**Work instruction**. Check each line of the records below and collect those that include the word "States".

**Input material**.
—————

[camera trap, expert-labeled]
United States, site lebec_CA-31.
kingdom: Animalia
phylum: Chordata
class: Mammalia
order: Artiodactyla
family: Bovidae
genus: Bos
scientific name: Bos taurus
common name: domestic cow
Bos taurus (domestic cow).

—————

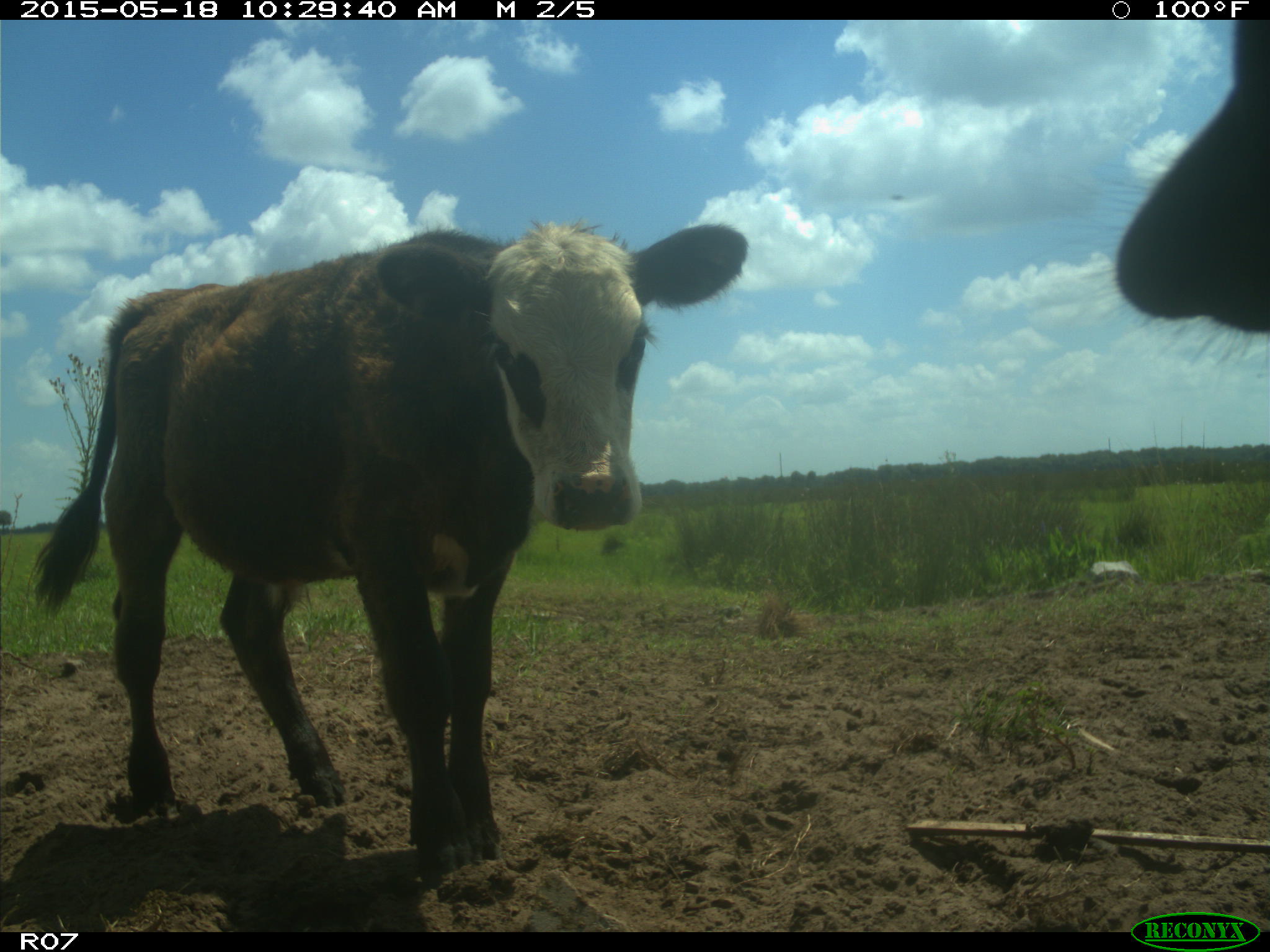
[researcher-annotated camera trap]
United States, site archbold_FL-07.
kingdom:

—————

**The completed task**.
United States, site lebec_CA-31.
United States, site archbold_FL-07.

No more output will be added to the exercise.